Monday, November 29, 2010

Literacy Autobiography

Growing up I don't remember ever being challenged to read or write much of anything. In school I did not do well but was passed regardless of my grades. I don't think I read any of my textbooks and didn't really care. No one was pushing me to succeed so I didn't. One year I wrote a poem that was published and I was very proud of that poem. After having children I knew I didn't want them to follow in my footsteps so I read to them every chance I had. They still do not understand the importance of reading, but I still try to get them to read. Now that I am in college my outlook has changed greatly, and I know that in order to succeed I need to read the textbooks along with anything else I can get hold of.

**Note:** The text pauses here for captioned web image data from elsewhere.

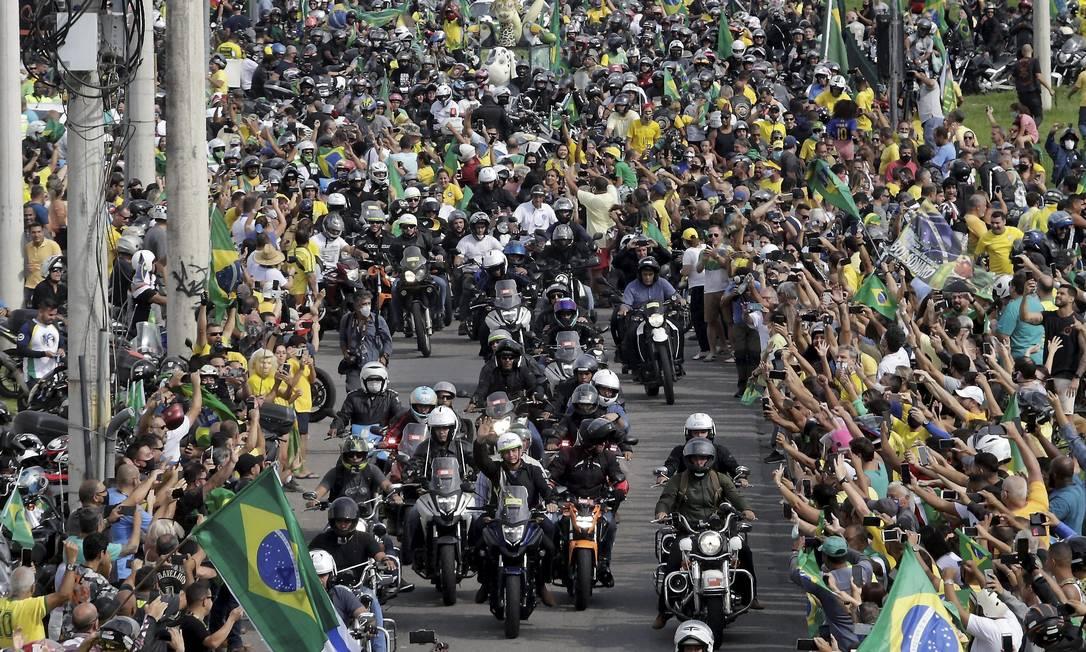 No Aterro do Flamengo, próximo ao Monumento Nacional aos Mortos da Segunda Guerra Mundial, evento provocou grande aglomeração de pessoas, o que vai contra as recomendações de especialistas de Saúde para evitar o agravamento da pandemia Foto: Domingos Peixoto / Agência O Globo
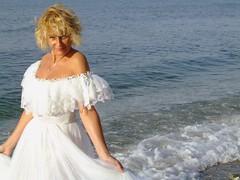 La cola de su vestido era la espuma del mar (Manme) Tags: mar agua ola mediterrneo novia mimadre torremuelle
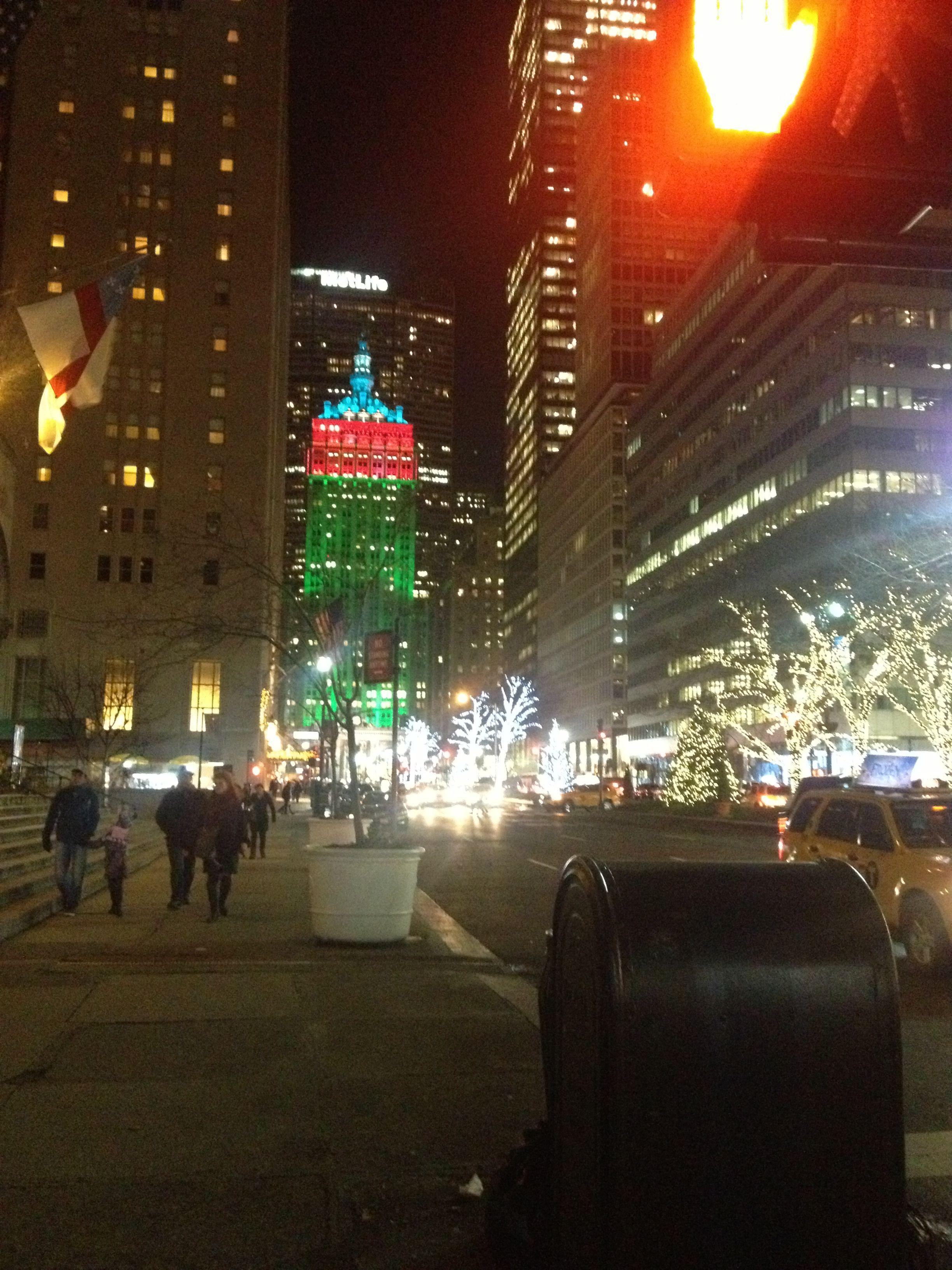 MetLife Building Christmas lights - Christmas time NYC | Perfect ...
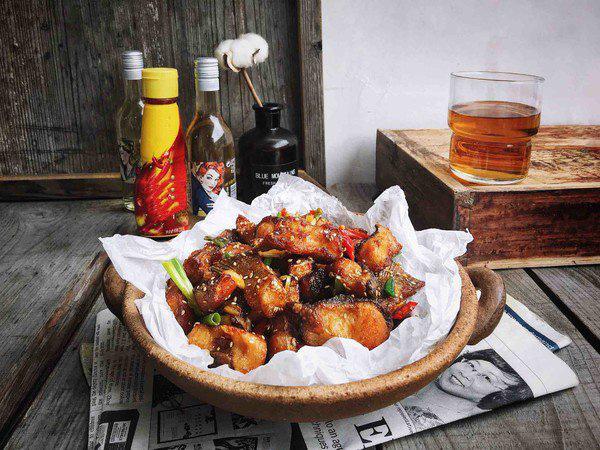 Chán thịt, mẹ đảm vào bếp làm món cá chiên tỏi ớt siêu tốn cơm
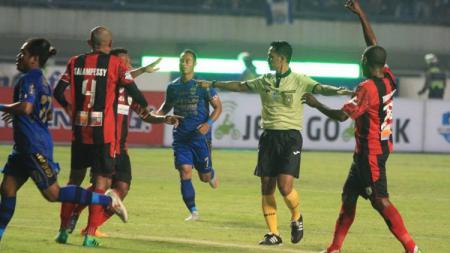 Persib Bandung vs Persipura Jayapura dalam lanjutan pekan kelima Liga 1 2017. - INDOSPORT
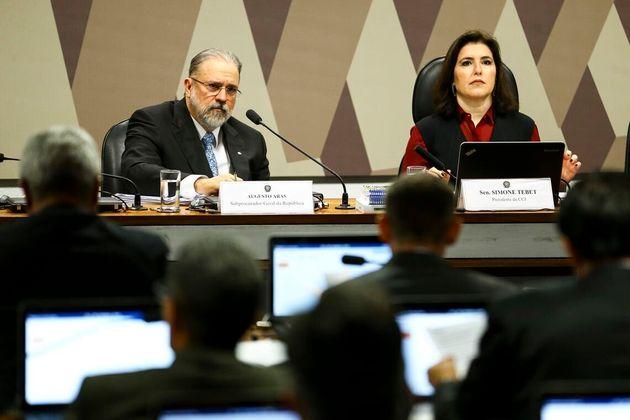 Augusto Aras, indicado para o cargo de procurador-geral da República, e a senadora Simone Tebet, presidente...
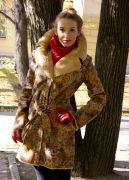 Демисезонное пальто Кружева в стиле casual.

I haven't been in college that long and I don't think my reading expectations are that bad; I am assured it will get worse as I go though. During English 100 I have learned a lot about reading and especially writing essays. I never thought I could write an essay anywhere near as well as I have this semester. I have learned to love writing and I am even thinking of starting a journal sometime soon. I have found writing to be very therapeutic with all the stresses in my life at this point. I do plan on writing more even though English is not my major and cannot wait to see what next semester brings.

1 comment:

  1. Hi Cristina,

    I'm thrilled that you are thinking about beginning a journal. I hope that you do. I don't know if I have suggested before, but even writing for half an hour each day makes a difference. It becomes easier if you make it part of your routine. If it helps, I should follow my own advice. While I am an English major, and I do write daily, the writing I do is not for myself. As you suggest, it is therapy in a way. I'm not sure how or why, but perhaps, it is the reflective process. I'm sorry to hear that your children do not see the value or importance of reading. You are certainly not alone. It seems harder these days to get kids to read. I'm not certain why.